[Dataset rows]

┌────────

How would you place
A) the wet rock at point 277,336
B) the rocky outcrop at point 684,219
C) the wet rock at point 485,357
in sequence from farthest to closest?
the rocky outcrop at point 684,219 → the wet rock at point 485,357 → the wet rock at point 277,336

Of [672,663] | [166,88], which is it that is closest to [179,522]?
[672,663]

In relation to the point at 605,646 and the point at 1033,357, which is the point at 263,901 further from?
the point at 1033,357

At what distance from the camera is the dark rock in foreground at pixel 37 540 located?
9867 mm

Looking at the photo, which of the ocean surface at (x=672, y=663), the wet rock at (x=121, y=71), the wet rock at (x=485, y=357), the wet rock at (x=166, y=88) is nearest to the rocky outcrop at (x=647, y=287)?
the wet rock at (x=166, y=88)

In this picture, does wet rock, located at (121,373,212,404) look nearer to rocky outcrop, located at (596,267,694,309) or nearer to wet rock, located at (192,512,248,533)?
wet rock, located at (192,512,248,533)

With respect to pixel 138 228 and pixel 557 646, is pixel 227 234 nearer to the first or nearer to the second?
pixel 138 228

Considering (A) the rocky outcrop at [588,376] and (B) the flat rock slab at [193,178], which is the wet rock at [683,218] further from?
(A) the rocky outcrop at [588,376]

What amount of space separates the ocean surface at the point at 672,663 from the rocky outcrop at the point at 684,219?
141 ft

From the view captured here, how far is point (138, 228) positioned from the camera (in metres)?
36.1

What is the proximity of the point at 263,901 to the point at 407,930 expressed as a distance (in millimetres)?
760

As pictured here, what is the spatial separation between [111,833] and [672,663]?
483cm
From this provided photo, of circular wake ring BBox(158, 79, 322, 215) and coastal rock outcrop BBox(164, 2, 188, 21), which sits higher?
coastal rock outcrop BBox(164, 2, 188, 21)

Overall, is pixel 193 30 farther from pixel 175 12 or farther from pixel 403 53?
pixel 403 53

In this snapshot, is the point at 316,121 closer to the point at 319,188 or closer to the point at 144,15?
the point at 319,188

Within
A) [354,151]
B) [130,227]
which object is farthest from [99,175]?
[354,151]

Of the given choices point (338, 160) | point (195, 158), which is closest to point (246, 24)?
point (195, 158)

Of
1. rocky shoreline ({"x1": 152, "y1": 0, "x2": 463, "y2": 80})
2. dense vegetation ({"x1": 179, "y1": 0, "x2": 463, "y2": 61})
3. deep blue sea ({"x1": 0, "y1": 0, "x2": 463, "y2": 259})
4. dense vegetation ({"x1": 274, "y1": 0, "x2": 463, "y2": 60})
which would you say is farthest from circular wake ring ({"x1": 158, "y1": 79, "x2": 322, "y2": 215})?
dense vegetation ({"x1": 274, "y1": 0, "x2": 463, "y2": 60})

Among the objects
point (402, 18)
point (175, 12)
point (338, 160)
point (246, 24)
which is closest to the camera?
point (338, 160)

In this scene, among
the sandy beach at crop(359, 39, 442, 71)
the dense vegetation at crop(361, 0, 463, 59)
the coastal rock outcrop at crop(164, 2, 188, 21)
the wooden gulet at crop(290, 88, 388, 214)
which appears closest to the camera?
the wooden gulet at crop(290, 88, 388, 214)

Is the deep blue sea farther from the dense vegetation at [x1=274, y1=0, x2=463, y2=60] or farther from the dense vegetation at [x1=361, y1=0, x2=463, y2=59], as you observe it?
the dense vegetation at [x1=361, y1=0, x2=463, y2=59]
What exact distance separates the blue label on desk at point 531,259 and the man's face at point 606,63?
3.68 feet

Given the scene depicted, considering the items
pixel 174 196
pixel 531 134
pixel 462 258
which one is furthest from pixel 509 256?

└────────

Work to do: Restate word for word the lines from the one holding "Among the objects" to the end of the listing, both ends included, and nothing more.

Complete answer:
Among the objects
point (402, 18)
point (175, 12)
point (338, 160)
point (246, 24)
which is closest to the camera?
point (338, 160)

In this scene, among
the sandy beach at crop(359, 39, 442, 71)
the dense vegetation at crop(361, 0, 463, 59)
the coastal rock outcrop at crop(164, 2, 188, 21)
the wooden gulet at crop(290, 88, 388, 214)
which appears closest to the camera?
the wooden gulet at crop(290, 88, 388, 214)

Is the deep blue sea farther from the dense vegetation at [x1=274, y1=0, x2=463, y2=60] or farther from the dense vegetation at [x1=361, y1=0, x2=463, y2=59], as you observe it?
the dense vegetation at [x1=361, y1=0, x2=463, y2=59]
What exact distance separates the blue label on desk at point 531,259 and the man's face at point 606,63?
3.68 feet

Given the scene depicted, considering the items
pixel 174 196
pixel 531 134
pixel 462 258
which one is furthest from pixel 509 256?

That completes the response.